And The Wall Street Journal editorial board indicated today that, “The debt deal’s ‘super committee’ is now stocked with nine of its dozen members, and the conservatives who want the panel to usher in fiscal salvation are unhappy. So are the liberals who demand major new tax increases. Our view is that the appointments look good, given the realities of a divided Washington.”
Farm Bill Issues: Policy
J.D. Sumner reported earlier this week at the Albany Herald Online (Georgia) that, “Both of Georgia’s U.S. senators were in Fitzgerald Tuesday for a town hall meeting with constituents who were interested in the debt issues in Washington, along with some issues that were closer to home.”
The article stated that, “On an issue that is particularly geared toward Southwest Georgia, [GOP Sen. Saxby Chambliss] said the work on the 2012 farm bill is under way.
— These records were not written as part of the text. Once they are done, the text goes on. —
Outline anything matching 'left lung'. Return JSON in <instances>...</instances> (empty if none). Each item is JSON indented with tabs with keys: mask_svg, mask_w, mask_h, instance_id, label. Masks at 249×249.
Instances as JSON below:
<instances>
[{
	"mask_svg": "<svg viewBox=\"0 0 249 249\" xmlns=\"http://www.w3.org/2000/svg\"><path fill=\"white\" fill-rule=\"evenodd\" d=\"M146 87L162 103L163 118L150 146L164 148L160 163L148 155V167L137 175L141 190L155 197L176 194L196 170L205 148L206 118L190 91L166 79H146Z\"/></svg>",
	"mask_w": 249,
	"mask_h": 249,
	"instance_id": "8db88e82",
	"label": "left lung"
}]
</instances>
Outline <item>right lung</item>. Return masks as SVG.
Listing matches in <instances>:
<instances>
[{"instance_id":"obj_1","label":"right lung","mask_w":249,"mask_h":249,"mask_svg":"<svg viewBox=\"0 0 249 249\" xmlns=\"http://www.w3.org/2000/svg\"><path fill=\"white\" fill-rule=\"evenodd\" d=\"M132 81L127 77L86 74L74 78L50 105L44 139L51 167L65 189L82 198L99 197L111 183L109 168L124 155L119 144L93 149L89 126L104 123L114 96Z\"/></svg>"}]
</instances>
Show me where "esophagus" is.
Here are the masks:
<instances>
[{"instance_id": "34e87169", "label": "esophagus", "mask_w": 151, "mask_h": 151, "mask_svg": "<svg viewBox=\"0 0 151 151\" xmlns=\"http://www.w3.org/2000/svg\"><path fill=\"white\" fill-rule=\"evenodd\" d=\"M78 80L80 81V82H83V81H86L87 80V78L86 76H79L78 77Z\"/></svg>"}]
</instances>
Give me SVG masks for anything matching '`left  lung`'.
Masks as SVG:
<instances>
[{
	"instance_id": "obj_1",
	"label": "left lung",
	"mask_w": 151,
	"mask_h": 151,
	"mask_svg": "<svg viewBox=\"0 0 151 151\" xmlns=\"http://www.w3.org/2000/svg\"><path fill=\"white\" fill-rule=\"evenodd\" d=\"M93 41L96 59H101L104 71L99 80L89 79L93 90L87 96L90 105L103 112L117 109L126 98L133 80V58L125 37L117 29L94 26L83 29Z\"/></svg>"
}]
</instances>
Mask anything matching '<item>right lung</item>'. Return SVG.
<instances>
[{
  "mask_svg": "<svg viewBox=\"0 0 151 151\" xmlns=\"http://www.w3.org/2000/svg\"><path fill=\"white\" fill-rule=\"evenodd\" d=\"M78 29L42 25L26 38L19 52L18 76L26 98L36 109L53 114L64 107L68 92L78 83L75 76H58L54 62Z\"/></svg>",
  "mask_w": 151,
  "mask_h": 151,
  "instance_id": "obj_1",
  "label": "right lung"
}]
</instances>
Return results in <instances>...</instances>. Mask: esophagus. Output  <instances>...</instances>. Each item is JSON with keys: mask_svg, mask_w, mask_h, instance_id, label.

He predicted the legislation would look much different than previous farm legislation, but said farmers could look forward to keeping many of the aspects that they need in the bill.”
A news release Tuesday from American Farmland Trust (AFT) stated that, “‘The various budget deficit talks that have gripped the attention of Washington these past months have finally resulted in a plan to reduce our nation’s deficit,’ says Jon Scholl, President of [AFT]. ‘While we are thankful that this crisis has been dealt with, we also know that the plan will have serious implications for the future of U.S. agriculture and its ability to provide food, fiber, fuel and stewardship of our natural resources.’”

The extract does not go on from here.